The community members are discussing the trade-off between chunk size and LLM tokens when optimizing search queries. They note that reducing chunk size requires increasing the similarity_top_k parameter, but this can be suboptimal. Larger documents compound this issue, leading to reduced answer quality. Suggestions include injecting document metadata, searching the document directly for more context, and using a more advanced search algorithm. The community members also discuss the potential of using a List index with a simple vector index on top for better performance, but note that List index queries may be O(N) which could be problematic.
What is the trade-off space between chunk size and LLM tokens?
I have been playing around with optimizing this, and there seems to be a floor of query performance along chunk size depending on document size. Increasing chunk size increases LLM tokens sent for query response however.
I am thinking of parameterizing chunk size to be functional with document size and optimize search queries based on that but would appreciate general thoughts to vet the concept.

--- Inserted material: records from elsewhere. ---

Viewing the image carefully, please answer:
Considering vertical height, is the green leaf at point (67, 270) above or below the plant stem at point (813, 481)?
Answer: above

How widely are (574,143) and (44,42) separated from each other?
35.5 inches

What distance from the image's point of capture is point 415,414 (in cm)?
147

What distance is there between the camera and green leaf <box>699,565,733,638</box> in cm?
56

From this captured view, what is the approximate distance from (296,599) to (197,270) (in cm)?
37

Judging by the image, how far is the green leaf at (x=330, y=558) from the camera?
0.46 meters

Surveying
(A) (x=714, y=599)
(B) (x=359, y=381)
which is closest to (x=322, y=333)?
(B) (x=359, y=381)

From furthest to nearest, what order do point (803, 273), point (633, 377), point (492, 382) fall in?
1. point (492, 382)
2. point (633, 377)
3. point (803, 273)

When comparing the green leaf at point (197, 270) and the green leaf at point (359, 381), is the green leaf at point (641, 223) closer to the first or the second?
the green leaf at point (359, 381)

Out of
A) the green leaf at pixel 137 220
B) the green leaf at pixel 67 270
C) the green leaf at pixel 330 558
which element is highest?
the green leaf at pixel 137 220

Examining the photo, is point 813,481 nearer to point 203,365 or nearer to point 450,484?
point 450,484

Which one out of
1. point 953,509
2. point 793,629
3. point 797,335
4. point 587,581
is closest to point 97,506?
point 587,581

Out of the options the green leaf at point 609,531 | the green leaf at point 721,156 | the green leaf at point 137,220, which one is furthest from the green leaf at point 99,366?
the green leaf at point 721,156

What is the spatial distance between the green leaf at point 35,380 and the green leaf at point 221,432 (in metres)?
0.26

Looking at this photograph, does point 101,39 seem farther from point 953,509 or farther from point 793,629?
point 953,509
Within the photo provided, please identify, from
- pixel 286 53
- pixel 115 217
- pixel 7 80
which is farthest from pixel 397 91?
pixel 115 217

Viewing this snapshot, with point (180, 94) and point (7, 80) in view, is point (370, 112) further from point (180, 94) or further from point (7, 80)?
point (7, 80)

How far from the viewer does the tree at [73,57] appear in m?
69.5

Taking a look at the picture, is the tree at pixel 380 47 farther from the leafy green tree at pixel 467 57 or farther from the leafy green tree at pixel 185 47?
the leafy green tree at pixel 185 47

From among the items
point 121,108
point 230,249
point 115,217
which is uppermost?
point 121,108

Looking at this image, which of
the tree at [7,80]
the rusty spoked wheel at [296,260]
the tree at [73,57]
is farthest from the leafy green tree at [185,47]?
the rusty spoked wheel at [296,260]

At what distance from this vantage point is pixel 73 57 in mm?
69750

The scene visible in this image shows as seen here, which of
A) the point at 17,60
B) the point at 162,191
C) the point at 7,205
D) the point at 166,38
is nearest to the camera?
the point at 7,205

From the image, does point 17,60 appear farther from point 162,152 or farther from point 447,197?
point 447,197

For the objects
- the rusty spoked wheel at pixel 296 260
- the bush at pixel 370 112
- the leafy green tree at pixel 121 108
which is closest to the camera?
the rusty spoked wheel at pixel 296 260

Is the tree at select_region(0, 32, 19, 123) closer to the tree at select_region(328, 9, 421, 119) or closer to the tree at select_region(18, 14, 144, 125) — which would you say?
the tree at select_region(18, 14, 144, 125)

if you want smaller text chunks, but to inject document metadata, you can set the extra_info property in the Document object. This metadata will be injected into every text chunk
You can also try defining a List index for each document, and then defining a simple vector index on top of the subindices through composability. https://gpt-index.readthedocs.io/en/latest/how_to/composability.html. then when you retrieve a top-k "chunk" it'll route the query to the underlying list index which will synthesize over the entire document
If so I think I need to find a way that makes this sub-linear somehow, because I think directionally youre right, but I dont want to have to batch queries ahead of time (though that is an interesting concept for really good answers)
I could get the most asked questions and pre-render them.